Château Carsin has been experimenting with oak from various parts of
the world : North America, Costa Rica, Hungary and France (oak from
the Nevers, Allier, Tronçais and Vosges forests). Furthermore,
different species grow in North America and Europe. Trees in a
relatively warm region grow faster resulting in wood with softer fibre
and bigger pores. Accordingly, the oak flavours will be extracted
faster. The wine also "breathes" and evaporates more quickly, thus
speeding up the entire maturation process.

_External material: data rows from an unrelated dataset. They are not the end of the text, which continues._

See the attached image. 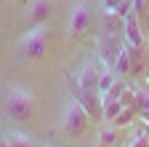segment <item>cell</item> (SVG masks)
<instances>
[{
  "mask_svg": "<svg viewBox=\"0 0 149 147\" xmlns=\"http://www.w3.org/2000/svg\"><path fill=\"white\" fill-rule=\"evenodd\" d=\"M35 107H37V99H35V94L27 86L11 83L6 88V115L11 120H19V123L29 120L35 115Z\"/></svg>",
  "mask_w": 149,
  "mask_h": 147,
  "instance_id": "1",
  "label": "cell"
},
{
  "mask_svg": "<svg viewBox=\"0 0 149 147\" xmlns=\"http://www.w3.org/2000/svg\"><path fill=\"white\" fill-rule=\"evenodd\" d=\"M48 40H51V35H48V27H45V24H43V27H29L22 38L16 40V51L22 53V59L37 62V59L45 56Z\"/></svg>",
  "mask_w": 149,
  "mask_h": 147,
  "instance_id": "2",
  "label": "cell"
},
{
  "mask_svg": "<svg viewBox=\"0 0 149 147\" xmlns=\"http://www.w3.org/2000/svg\"><path fill=\"white\" fill-rule=\"evenodd\" d=\"M88 123H91L88 110L74 99V96H69L67 104H64V110H61V131L67 136H80L85 128H88Z\"/></svg>",
  "mask_w": 149,
  "mask_h": 147,
  "instance_id": "3",
  "label": "cell"
},
{
  "mask_svg": "<svg viewBox=\"0 0 149 147\" xmlns=\"http://www.w3.org/2000/svg\"><path fill=\"white\" fill-rule=\"evenodd\" d=\"M93 24V11L85 6V3H74L69 8V19H67V27H69V35H74V38H80V35H85Z\"/></svg>",
  "mask_w": 149,
  "mask_h": 147,
  "instance_id": "4",
  "label": "cell"
},
{
  "mask_svg": "<svg viewBox=\"0 0 149 147\" xmlns=\"http://www.w3.org/2000/svg\"><path fill=\"white\" fill-rule=\"evenodd\" d=\"M51 13H53V0H29L27 22H29V27H43V24H48Z\"/></svg>",
  "mask_w": 149,
  "mask_h": 147,
  "instance_id": "5",
  "label": "cell"
},
{
  "mask_svg": "<svg viewBox=\"0 0 149 147\" xmlns=\"http://www.w3.org/2000/svg\"><path fill=\"white\" fill-rule=\"evenodd\" d=\"M123 35H125V46L144 48V27H141V19L128 16V19L123 22Z\"/></svg>",
  "mask_w": 149,
  "mask_h": 147,
  "instance_id": "6",
  "label": "cell"
},
{
  "mask_svg": "<svg viewBox=\"0 0 149 147\" xmlns=\"http://www.w3.org/2000/svg\"><path fill=\"white\" fill-rule=\"evenodd\" d=\"M123 48L125 46H120L117 40H115V35H104V38L99 40V56H101V62L104 64H109V67H115V62H117V56L123 53Z\"/></svg>",
  "mask_w": 149,
  "mask_h": 147,
  "instance_id": "7",
  "label": "cell"
},
{
  "mask_svg": "<svg viewBox=\"0 0 149 147\" xmlns=\"http://www.w3.org/2000/svg\"><path fill=\"white\" fill-rule=\"evenodd\" d=\"M99 80H101L99 67L96 64H85L80 70L77 80H74V88H80V91H96V94H99Z\"/></svg>",
  "mask_w": 149,
  "mask_h": 147,
  "instance_id": "8",
  "label": "cell"
},
{
  "mask_svg": "<svg viewBox=\"0 0 149 147\" xmlns=\"http://www.w3.org/2000/svg\"><path fill=\"white\" fill-rule=\"evenodd\" d=\"M99 147H123V134H120V126L115 123H107L99 128Z\"/></svg>",
  "mask_w": 149,
  "mask_h": 147,
  "instance_id": "9",
  "label": "cell"
},
{
  "mask_svg": "<svg viewBox=\"0 0 149 147\" xmlns=\"http://www.w3.org/2000/svg\"><path fill=\"white\" fill-rule=\"evenodd\" d=\"M3 147H40L32 134H22V131H8L3 136Z\"/></svg>",
  "mask_w": 149,
  "mask_h": 147,
  "instance_id": "10",
  "label": "cell"
},
{
  "mask_svg": "<svg viewBox=\"0 0 149 147\" xmlns=\"http://www.w3.org/2000/svg\"><path fill=\"white\" fill-rule=\"evenodd\" d=\"M101 104H104V118H107L109 123H112V120H115V118L123 113V110L128 107L123 99H112V96H104V99H101Z\"/></svg>",
  "mask_w": 149,
  "mask_h": 147,
  "instance_id": "11",
  "label": "cell"
},
{
  "mask_svg": "<svg viewBox=\"0 0 149 147\" xmlns=\"http://www.w3.org/2000/svg\"><path fill=\"white\" fill-rule=\"evenodd\" d=\"M128 53H130V75H141L144 67H146L144 48H130V46H128Z\"/></svg>",
  "mask_w": 149,
  "mask_h": 147,
  "instance_id": "12",
  "label": "cell"
},
{
  "mask_svg": "<svg viewBox=\"0 0 149 147\" xmlns=\"http://www.w3.org/2000/svg\"><path fill=\"white\" fill-rule=\"evenodd\" d=\"M115 75L117 78H125V75H130V53H128V46L123 48V53L117 56V62H115Z\"/></svg>",
  "mask_w": 149,
  "mask_h": 147,
  "instance_id": "13",
  "label": "cell"
},
{
  "mask_svg": "<svg viewBox=\"0 0 149 147\" xmlns=\"http://www.w3.org/2000/svg\"><path fill=\"white\" fill-rule=\"evenodd\" d=\"M115 83H117L115 70H112V67L104 70V72H101V80H99V96H107V94H109V88L115 86Z\"/></svg>",
  "mask_w": 149,
  "mask_h": 147,
  "instance_id": "14",
  "label": "cell"
},
{
  "mask_svg": "<svg viewBox=\"0 0 149 147\" xmlns=\"http://www.w3.org/2000/svg\"><path fill=\"white\" fill-rule=\"evenodd\" d=\"M136 115H139V110H136V104H128V107H125V110H123V113H120V115H117L115 120H112V123L123 128V126H128L130 120H133Z\"/></svg>",
  "mask_w": 149,
  "mask_h": 147,
  "instance_id": "15",
  "label": "cell"
},
{
  "mask_svg": "<svg viewBox=\"0 0 149 147\" xmlns=\"http://www.w3.org/2000/svg\"><path fill=\"white\" fill-rule=\"evenodd\" d=\"M146 144H149V131H146V128H141V131L133 134L123 147H146Z\"/></svg>",
  "mask_w": 149,
  "mask_h": 147,
  "instance_id": "16",
  "label": "cell"
},
{
  "mask_svg": "<svg viewBox=\"0 0 149 147\" xmlns=\"http://www.w3.org/2000/svg\"><path fill=\"white\" fill-rule=\"evenodd\" d=\"M120 3L123 0H101V8H104V13H115L120 8Z\"/></svg>",
  "mask_w": 149,
  "mask_h": 147,
  "instance_id": "17",
  "label": "cell"
},
{
  "mask_svg": "<svg viewBox=\"0 0 149 147\" xmlns=\"http://www.w3.org/2000/svg\"><path fill=\"white\" fill-rule=\"evenodd\" d=\"M141 27H144V35H149V6H146V11L141 16Z\"/></svg>",
  "mask_w": 149,
  "mask_h": 147,
  "instance_id": "18",
  "label": "cell"
},
{
  "mask_svg": "<svg viewBox=\"0 0 149 147\" xmlns=\"http://www.w3.org/2000/svg\"><path fill=\"white\" fill-rule=\"evenodd\" d=\"M146 91H149V78H146Z\"/></svg>",
  "mask_w": 149,
  "mask_h": 147,
  "instance_id": "19",
  "label": "cell"
},
{
  "mask_svg": "<svg viewBox=\"0 0 149 147\" xmlns=\"http://www.w3.org/2000/svg\"><path fill=\"white\" fill-rule=\"evenodd\" d=\"M144 123H146V126H149V118H146V120H144Z\"/></svg>",
  "mask_w": 149,
  "mask_h": 147,
  "instance_id": "20",
  "label": "cell"
},
{
  "mask_svg": "<svg viewBox=\"0 0 149 147\" xmlns=\"http://www.w3.org/2000/svg\"><path fill=\"white\" fill-rule=\"evenodd\" d=\"M146 147H149V144H146Z\"/></svg>",
  "mask_w": 149,
  "mask_h": 147,
  "instance_id": "21",
  "label": "cell"
}]
</instances>
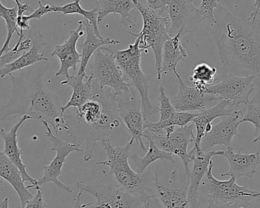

There are, however, ways of replicating some of the effects of ageing in
expensive barrels at only a fraction of the cost. In fact, oak chips are
frequently used to flavour wine. Only now the use of oak chips is becoming
allowed for our use but we still prefer to only use barrels to introduce the
oaky characters into our wines. The main argument in favour of using oak chips
is the lower cost and thus an increased commercial advantage. Not being
allowed to use chips hinders France's competition with other wine producing
countries.
The argument against oak chips is that they betray the wine's natural
character. So the question remains: where would such authorizations
end? Many Frenchmen believe that you should put wine into oak and not oak
into wine!
Even though oak chips enhance the flavour of wines, the absence of
slow oxidation provided by traditional barrel ageing, means that they
will never have the same complexity.
Oak Barrels For Red Wines
Some Château Carsin reds are a lighter, fruitier style of red
Bordeaux. Their structure does not usually warrant ageing in new oak
barrels, which would overpower the taste of the wine. For the other,
richer and more complex styles a greater amount of new oak barrels are
used.
The reasons and procedures for barrel-ageing has already been partly
dealt with elsewhere. Ageing in oak slowly oxidizes the wine under
controlled conditions giving it complex flavours as well as increasing
the amount of tannin in the wine.
In better years, at Château Carsin we use a greater number of new
barrels for our red wines. If the barrels are new then we prefer to
finish the alcoholic fermentation and/or carry out the malolactic
fermentation in them. By doing this we find that the oak flavours and
tannins become better integrated with the fruit flavour of the
wine. In other cases the barrels are first used for fermenting and/or
ageing white wine and are then used for ageing red wine.